Extracto de página.
El título parece un contrasentido, pero hay que empezar por ahí: el derecho no le pertenece a los abogados. Nosotros somos una herramienta —valiosa y hasta imprescindible—, pero una herramienta al fin.
El derecho cumple una función social: materializar ideales como la justicia, la libertad y la prosperidad para que sea posible la vida en sociedad.
Por eso, cada decisión que busque modificar el ejercicio de la abogacía —incluyendo los requisitos para obtener la idoneidad profesional— no puede girar únicamente en torno a la conveniencia del gremio. Debe enfocarse en el bienestar colectivo. Es decir, en los usuarios de la justicia. En quienes confían a diario sus bienes, su futuro e incluso su libertad a la buena fe de un abogado. Porque es a ellos —a la sociedad— a quienes les pertenece el derecho.
Con la reciente aprobación en tercer debate del proyecto de ley que modifica los criterios para obtener la idoneidad para ejercer la abogacía, corresponde preguntarse: ¿qué motivó la reforma? ¿Facilitarles la vía a los licenciados en Derecho? ¿O elevar la calidad de quienes ejercen esta carrera? Si la motivación fue la primera, vamos mal. Si fue la segunda, que se demuestre con hechos, datos y estadísticas. No con retórica.
Y es que los requisitos para obtener la idoneidad profesional no son una novedad ni son exclusivos de nuestro país. Para ilustrar: en Japón, incluso tras aprobar el examen nacional, hay que completar un año entero de entrenamiento judicial. En Alemania, se requieren dos exámenes de Estado y dos años de práctica obligatoria. En Estados Unidos, el aspirante debe pasar días de evaluación intensiva y superar un filtro ético. En Canadá, además de los exámenes provinciales, es obligatorio un año de pasantía supervisada. En esos países, la idoneidad no se concede: se prueba.
Y aquí llegamos al verdadero problema: el examen, por sí solo, no arregla nada. Pero diluirlo bajo el pretexto de “democratizar el acceso” es como permitir que un médico ejerza sin internado porque “todos tienen derecho”.

Información proporcionada.
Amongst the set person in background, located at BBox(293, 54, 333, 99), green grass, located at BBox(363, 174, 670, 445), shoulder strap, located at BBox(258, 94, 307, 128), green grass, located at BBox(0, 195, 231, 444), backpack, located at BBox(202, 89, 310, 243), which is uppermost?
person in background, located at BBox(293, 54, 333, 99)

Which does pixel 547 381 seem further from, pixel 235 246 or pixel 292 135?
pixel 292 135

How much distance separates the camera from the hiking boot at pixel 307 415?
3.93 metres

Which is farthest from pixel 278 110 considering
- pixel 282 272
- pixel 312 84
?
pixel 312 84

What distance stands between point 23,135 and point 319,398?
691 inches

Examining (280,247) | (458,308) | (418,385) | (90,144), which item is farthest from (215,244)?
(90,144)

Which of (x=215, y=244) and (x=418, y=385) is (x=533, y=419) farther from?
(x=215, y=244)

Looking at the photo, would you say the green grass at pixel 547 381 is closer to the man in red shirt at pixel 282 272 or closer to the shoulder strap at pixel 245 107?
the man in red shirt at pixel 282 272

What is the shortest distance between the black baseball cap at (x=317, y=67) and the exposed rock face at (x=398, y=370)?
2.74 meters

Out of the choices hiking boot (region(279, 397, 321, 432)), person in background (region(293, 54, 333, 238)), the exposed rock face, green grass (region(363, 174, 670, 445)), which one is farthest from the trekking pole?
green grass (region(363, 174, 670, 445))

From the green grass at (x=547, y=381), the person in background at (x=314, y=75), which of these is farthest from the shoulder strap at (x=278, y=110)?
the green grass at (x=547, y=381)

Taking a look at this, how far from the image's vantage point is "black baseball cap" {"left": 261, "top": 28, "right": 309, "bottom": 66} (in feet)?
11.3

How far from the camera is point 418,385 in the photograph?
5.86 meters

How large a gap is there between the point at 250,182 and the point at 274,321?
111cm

---

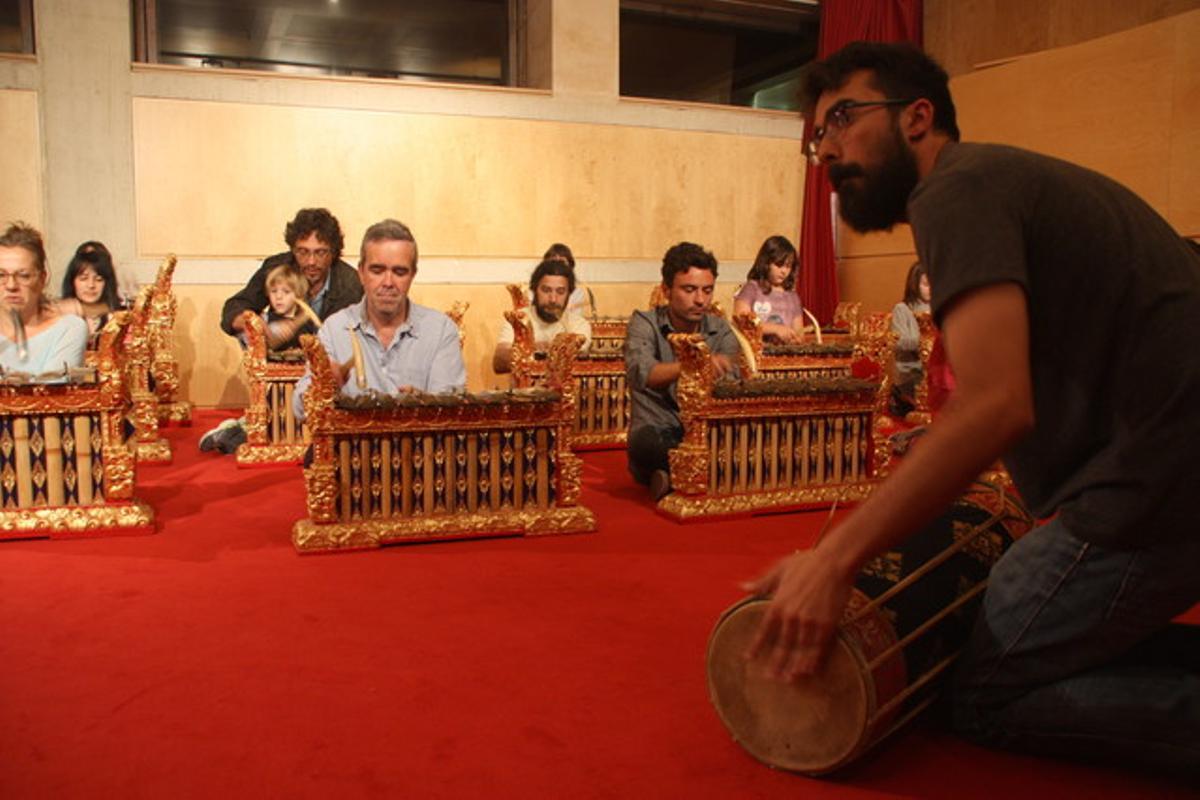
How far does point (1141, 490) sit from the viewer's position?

Conjunto de tareas.
**1.** Reescribe el texto sobre la idoneidad de los abogados desde "El derecho cumple" hasta "pertenece el derecho.", ambos incluidos, y cambia "gremio" por "colegio de abogados".
**2.** Escribe la continuación del texto sobre la idoneidad de los abogados a partir de su última oración.

Sus respuestas.
**1.**
El derecho cumple una función social: materializar ideales como la justicia, la libertad y la prosperidad para que sea posible la vida en sociedad.
Por eso, cada decisión que busque modificar el ejercicio de la abogacía —incluyendo los requisitos para obtener la idoneidad profesional— no puede girar únicamente en torno a la conveniencia del colegio de abogados. Debe enfocarse en el bienestar colectivo. Es decir, en los usuarios de la justicia. En quienes confían a diario sus bienes, su futuro e incluso su libertad a la buena fe de un abogado. Porque es a ellos —a la sociedad— a quienes les pertenece el derecho.

**2.**
Ahora bien, el problema real radica en universidades que certifican sin enseñar, motivadas más por indicadores económicos que por transmitir conocimiento. Profesores desmotivados, anclados a métodos de enseñanza del siglo XIX. Facultades con tableros inteligentes, pero sin programas reales de formación docente. Licenciados que no saben qué es un distrito judicial ni la diferencia entre jurisdicción y competencia. Y, mientras tanto, personas que pierden su patrimonio y hasta su libertad por confiar en alguien con la idoneidad, pero sin los conocimientos necesarios para ser abogado.
Y no se trata de generalizar. La mayoría de los abogados y docentes son personas honestas, competentes y comprometidas. Pero hacen menos ruido. Los que se escuchan son los que enseñan las “mañas y trucos judiciales” como si fueran cátedra; los que ofrecen servicios exprés en redes sociales; los que litigan sin conocer la ley ni, mucho menos, la ética profesional.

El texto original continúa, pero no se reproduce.